(Stored data entries)
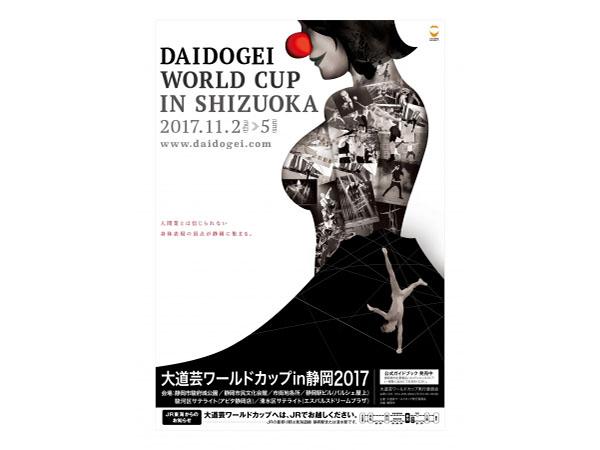 大道芸ワールドカップin静岡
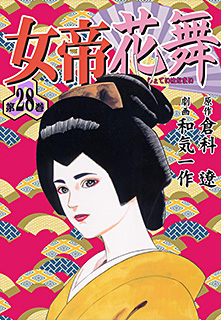 女帝花舞 第28巻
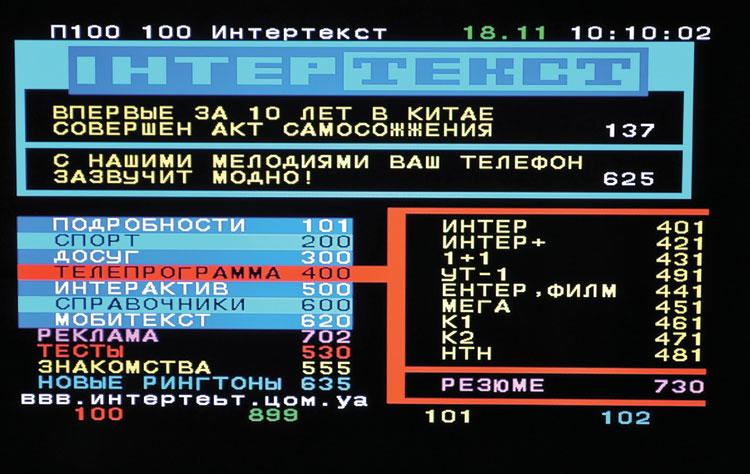 Рис 9. Работа телетекста на телеканале «Интер»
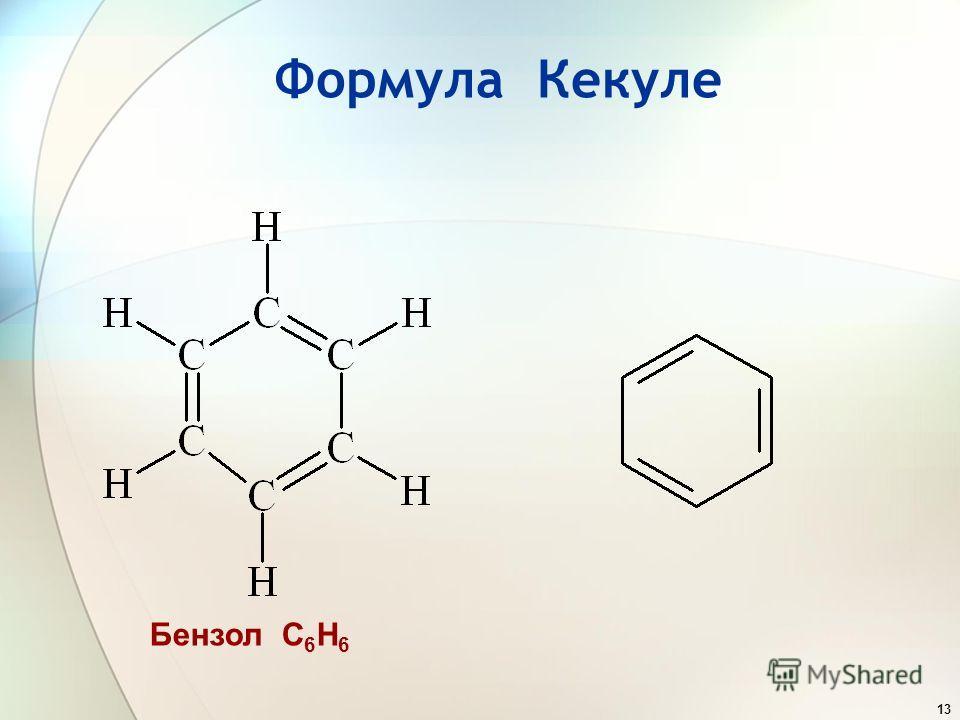13 Формула Кекуле Бензол С 6 Н 6
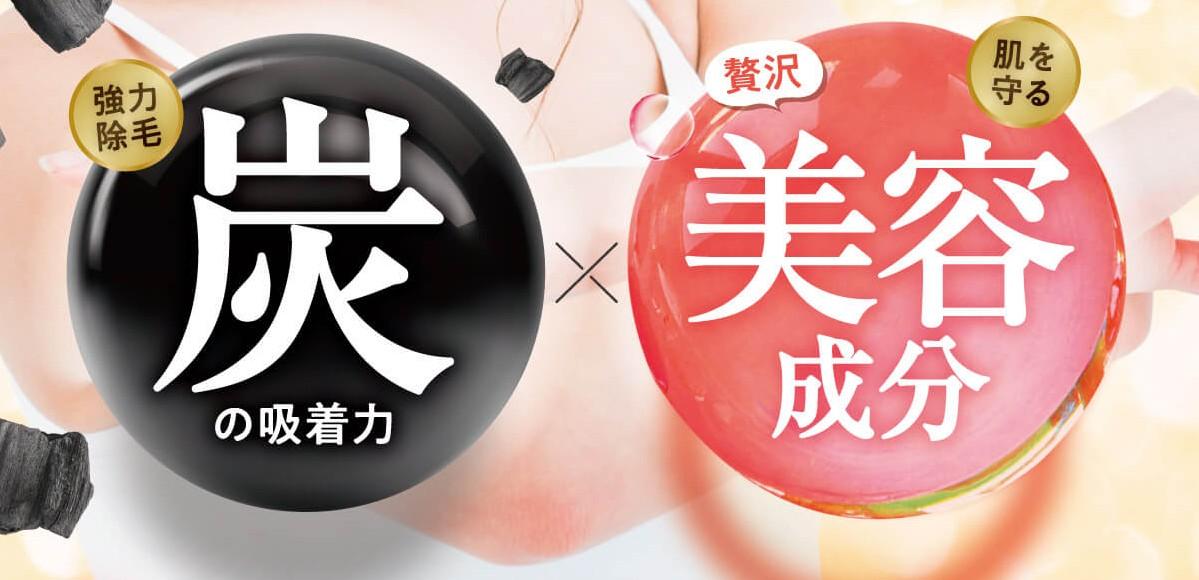f:id:yakudacchi:20210625135236j:plain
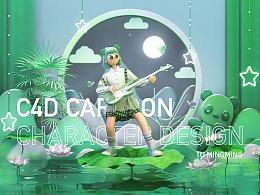 C4D cartoon characters design
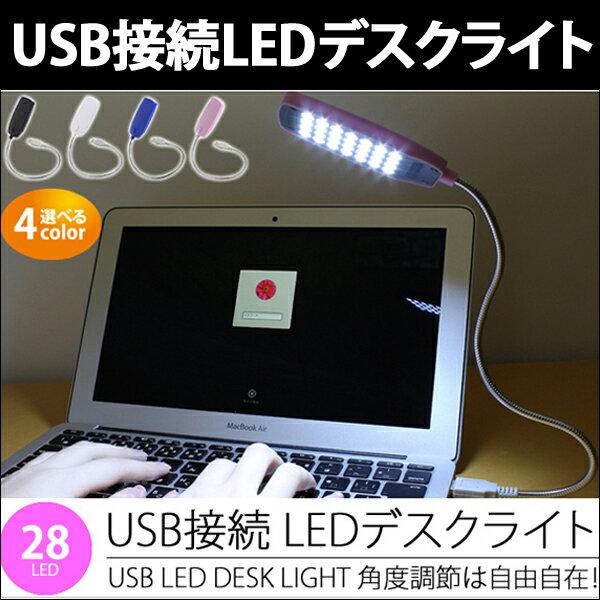 送料無料 デスクライト USB LED 28球 28灯 電源スイッチ フレキシブル アーム USBライト LEDライト フレキシブルアーム 照明 卓上 パソコン 学習机 読書 車内 USL-004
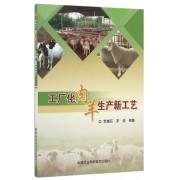 工厂化肉羊生产新工艺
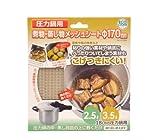 パール金属エコクッカー圧力鍋用煮物・蒸し物メッシュシートΦ170mmH-5084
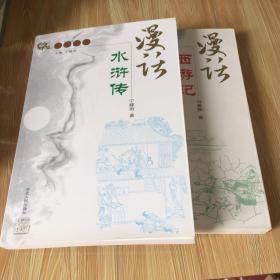 漫话西游记 漫画水浒传 名著漫话 2本合售 正版 无笔迹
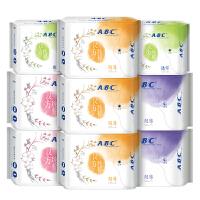 ABC汉方纯棉慢调养经特薄0.08透气日夜用卫生巾9包 共58片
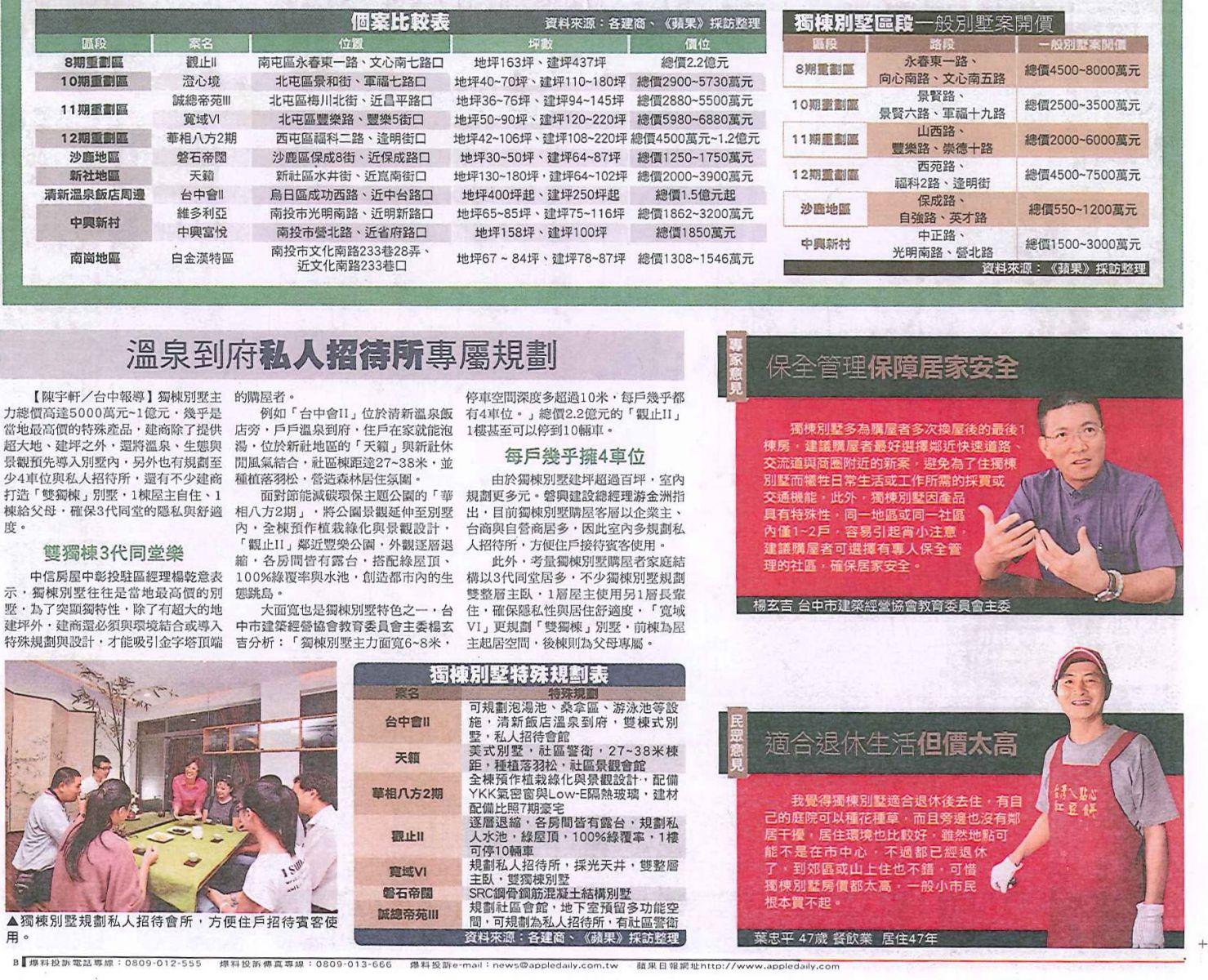 20111029 蘋果日報_溫泉到府 私人招待所專屬規劃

■ Goal of the exercise
Could you repeat, exactly and with nothing else, the lines from the one containing "f:id:yakudacchi:20210625135236j:plain" through the last line of the records above, leaving out the pictures?

■ Written response
f:id:yakudacchi:20210625135236j:plain
 C4D cartoon characters design
 送料無料 デスクライト USB LED 28球 28灯 電源スイッチ フレキシブル アーム USBライト LEDライト フレキシブルアーム 照明 卓上 パソコン 学習机 読書 車内 USL-004
 工厂化肉羊生产新工艺
 パール金属エコクッカー圧力鍋用煮物・蒸し物メッシュシートΦ170mmH-5084
 漫话西游记 漫画水浒传 名著漫话 2本合售 正版 无笔迹
 ABC汉方纯棉慢调养经特薄0.08透气日夜用卫生巾9包 共58片
 20111029 蘋果日報_溫泉到府 私人招待所專屬規劃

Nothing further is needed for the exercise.